In a letter dated today, the association asks Sally L. Stroup, the department's
assistant secretary for postsecondary education, to investigate the National
Council for Accreditation of Teacher Education and the Council on Social Work
Education. Both accreditors, says the letter, urge universities to rate students
based on their commitment to "social justice."

In the case of teacher education, the letter says, the accreditor suggests that universities assess students' professional "dispositions." The council defines dispositions as "beliefs and attitudes related to values such as caring, fairness, honesty, responsibility, and social justice." While the accreditor doesn't explicitly
require universities to assess students' commitment to social justice, by listing it as a possibility the accreditor encourages universities to do so, Stephen H. Balch, president of the scholars' association, wrote in the letter.

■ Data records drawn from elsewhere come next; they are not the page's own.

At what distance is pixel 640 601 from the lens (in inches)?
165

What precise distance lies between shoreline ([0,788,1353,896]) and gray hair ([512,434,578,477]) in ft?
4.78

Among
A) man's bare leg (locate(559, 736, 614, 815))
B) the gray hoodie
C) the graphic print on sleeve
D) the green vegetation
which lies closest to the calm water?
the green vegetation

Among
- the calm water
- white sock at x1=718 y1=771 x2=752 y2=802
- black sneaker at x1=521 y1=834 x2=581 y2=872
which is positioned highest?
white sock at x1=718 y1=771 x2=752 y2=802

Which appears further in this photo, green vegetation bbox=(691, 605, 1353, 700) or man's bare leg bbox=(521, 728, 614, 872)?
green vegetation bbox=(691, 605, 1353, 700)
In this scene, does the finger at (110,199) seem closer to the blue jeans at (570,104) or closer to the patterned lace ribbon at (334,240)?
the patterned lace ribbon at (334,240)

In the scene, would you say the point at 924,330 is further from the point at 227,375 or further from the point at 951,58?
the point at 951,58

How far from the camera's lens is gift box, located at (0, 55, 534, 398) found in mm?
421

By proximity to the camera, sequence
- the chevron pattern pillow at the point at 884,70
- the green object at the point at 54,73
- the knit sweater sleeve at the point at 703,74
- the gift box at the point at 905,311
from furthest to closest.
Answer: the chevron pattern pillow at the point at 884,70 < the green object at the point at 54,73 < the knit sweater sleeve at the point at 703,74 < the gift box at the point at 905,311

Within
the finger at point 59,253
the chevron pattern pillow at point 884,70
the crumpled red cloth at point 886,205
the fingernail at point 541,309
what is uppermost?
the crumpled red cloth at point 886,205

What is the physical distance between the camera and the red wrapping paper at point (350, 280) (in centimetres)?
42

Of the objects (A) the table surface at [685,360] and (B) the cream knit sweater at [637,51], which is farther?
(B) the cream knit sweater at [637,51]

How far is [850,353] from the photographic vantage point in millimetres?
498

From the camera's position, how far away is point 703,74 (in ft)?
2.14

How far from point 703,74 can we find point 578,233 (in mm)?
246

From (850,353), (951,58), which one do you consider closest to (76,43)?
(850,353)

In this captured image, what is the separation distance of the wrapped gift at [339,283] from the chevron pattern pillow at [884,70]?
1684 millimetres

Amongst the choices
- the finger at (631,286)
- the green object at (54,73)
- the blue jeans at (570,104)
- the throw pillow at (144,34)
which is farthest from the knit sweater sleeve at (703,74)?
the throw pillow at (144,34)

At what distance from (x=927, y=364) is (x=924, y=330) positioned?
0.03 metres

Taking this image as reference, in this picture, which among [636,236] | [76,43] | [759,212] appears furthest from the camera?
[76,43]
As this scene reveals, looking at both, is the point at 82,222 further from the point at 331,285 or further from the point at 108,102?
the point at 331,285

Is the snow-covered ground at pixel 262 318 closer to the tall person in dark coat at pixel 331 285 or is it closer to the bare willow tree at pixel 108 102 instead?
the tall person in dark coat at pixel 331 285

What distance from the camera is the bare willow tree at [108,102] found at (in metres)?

That is problematic, he says, because social justice is an "ideological" term that encourages teacher-education programs to adopt "what appears to be a political viewpoint test for students."

We've talked about cases at Brooklyn College and Washington State with this. NAS is also pursuing the Council on Social Work Education for requiring programs that seek its accreditation "ensure that students work to 'advance social and economic justice'."

Accreditation is a rent-seeking device. By limiting the number of "accredited" universities these bodies reduce competition and push up the prices received by those universities that have accreditation. Because faculty often cannot get money directly as the gains from this rent-seeking, they take it in other forms. One of these is the use of the accreditation process to pursue ideological goals in teaching. To end rent-seeking, we should end the requirement that teachers and social workers must come with degrees from accredited agencies. It is simply another way for Leviathan government to perpetuate itself.

cf. Richard Vedder, Colleges: Is Government Part of the Solution, or Part of the Problem?